Practicing touch typing, at least when I’m starting out with some new keys, is extremely deliberate: I might pause for a half second before I hit each key, verifying that I am about the hit the right one.
I tend to speed up automatically as I start to get a handle on it, and have more of a sense of the rhythm. If I make more than a few (3?) errors, I go back and slow down.
Obviously, in some domains, its pretty hard to adjust the speed: juggling comes to mind. There’s probably something that can be done about that.
Note and counter-rehearse errors
Going slow also lets me pay attention to specific errors. The nature of the touch typing task also helps a lot: keystrokes are discrete, and I have clear feedback about if I hit the right key. (This is probably harder in other domains.)
But every time I make an error, I notice specifically what it was (“I hit the “y” key with my ring finger instead of the “semi colon”), and mentally pseudo rehearse the reflex that I want to execute instead (reaching up to hit “semi colon”).
I’ll typically go back to the beginning of the session and play it through again. Having just noted the error and the correction, I usually do it correctly on the second run-through.

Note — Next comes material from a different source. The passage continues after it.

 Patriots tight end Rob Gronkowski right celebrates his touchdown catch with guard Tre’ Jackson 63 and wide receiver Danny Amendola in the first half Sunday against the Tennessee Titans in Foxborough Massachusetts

Vary psychological sliders
In addition to speed, it feels like there are other high-level scaler variables that I can adjust up and down. I’m not sure that I’m naming these right, but some of them include
- “intensity”
- “commitment to accuracy”
- “speed”
- “sloppiness”
- “calm” or “settledness”
This is something like the intention that I’m holding when I’m practicing. It seems like good deliberate practice is mostly a matter of identifying which slider(s) are relevant and holding those in the right place (which might be an extreme or a sweet spot in the middle of the scale, depending), while doing the activity.
Perception of Progress
If it feels unmotivating to sit down and do deliberate practice, that’s probably because you don’t viscerally perceive yourself to be making progress. Feeling yourself get better is almost always engaging (?).